### Exercise prompt
In the review of The Souvenir, which actor plays Anthony?

─── Exercise text ───

Anthony (Tom Burke in a great seesaw performance) who has a somewhat mysterious job in the government's foreign office, changes everything for Julie and gets away with almost everything. He is a troubled Pygmalion whom we see through her eyes, which makes all the difference. When Anthony taunts Julie and hurts her, and hides his own despair, he says things like, "You're inviting me to do that to you."

Julie's stuffed animal toys (her mother knows them by name, what a sensational and unheard of aside in a film to show closeness!) still sleep in her bed in her twenties. Anthony uses them playfully to separate his side of the bed from hers and references Claudette Colbert and Clark Gable as if they were re-enacting a scene from Frank Capra's It Happened One Night. Sores, lies, betrayal and cruelties - we oscillate with the protagonist between being in the moment and the wisdom of hindsight.

Among many other things, he inserts some Powell/Pressburger ideas into the head of the fledgling filmmaker who tries to escape the "bubble" of her class and family wealth by throwing herself at first into social realism as a role model for her projects. Hitchcock's Psycho shower scene is not only discussed with her fellow students, it seems to have had a lasting impact on Hogg herself, as far as the mastery of what not to show is concerned.

The dialogue is so emotionally exact and alive precisely because of the fact that most of the words were not memorised by the actors. They know what to say but have to figure out how to say it that very moment, just as we all do in real life. Camera angles hide as much as they reveal and music is able to contaminate scenes in the most impressive way. We hear of pipe bombs and Northern Ireland is mentioned often on the radio. Meanwhile the family goes for a stroll in the country with their two most adorable dogs who love it so much that their joy leaps from the screen.

The costumes in The Souvenir speak volumes about female and male desire and the search for identity that garments can encompass. Julie dresses for her surroundings to the extreme. Her fashion sense is remarkably disconnected, as if she were performing roles in different plays. There is student Julie, in jeans and plaid shirts, with Vivienne Westwood's pirate collection for special occasions.

─── Supplied data ───

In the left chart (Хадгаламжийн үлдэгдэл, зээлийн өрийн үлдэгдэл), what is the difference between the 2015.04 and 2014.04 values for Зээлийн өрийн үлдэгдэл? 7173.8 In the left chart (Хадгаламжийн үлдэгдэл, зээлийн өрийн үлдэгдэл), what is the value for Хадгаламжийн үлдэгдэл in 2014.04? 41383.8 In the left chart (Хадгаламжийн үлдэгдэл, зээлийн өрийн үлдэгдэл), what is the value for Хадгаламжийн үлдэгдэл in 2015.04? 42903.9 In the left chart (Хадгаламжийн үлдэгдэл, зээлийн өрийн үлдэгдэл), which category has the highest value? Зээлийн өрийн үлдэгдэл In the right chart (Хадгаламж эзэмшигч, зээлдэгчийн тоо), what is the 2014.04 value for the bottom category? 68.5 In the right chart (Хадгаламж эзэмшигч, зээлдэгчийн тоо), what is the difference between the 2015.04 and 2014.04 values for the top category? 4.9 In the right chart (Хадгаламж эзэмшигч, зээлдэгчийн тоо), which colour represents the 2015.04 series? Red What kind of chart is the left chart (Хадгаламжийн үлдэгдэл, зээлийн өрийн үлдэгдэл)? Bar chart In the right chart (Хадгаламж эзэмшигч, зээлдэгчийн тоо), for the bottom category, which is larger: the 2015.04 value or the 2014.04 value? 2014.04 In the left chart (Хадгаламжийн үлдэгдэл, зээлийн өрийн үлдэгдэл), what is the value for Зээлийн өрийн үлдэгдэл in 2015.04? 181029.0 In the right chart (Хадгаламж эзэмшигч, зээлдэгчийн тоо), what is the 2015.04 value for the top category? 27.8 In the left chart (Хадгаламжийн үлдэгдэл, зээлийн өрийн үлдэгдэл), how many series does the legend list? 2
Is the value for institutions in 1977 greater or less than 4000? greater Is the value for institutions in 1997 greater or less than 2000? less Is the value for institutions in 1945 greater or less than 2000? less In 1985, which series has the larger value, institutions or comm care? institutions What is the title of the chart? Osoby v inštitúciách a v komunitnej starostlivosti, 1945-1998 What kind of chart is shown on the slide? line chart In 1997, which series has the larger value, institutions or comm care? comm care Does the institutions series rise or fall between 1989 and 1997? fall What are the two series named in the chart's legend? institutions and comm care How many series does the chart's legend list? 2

───

### Exercise response
Tom Burke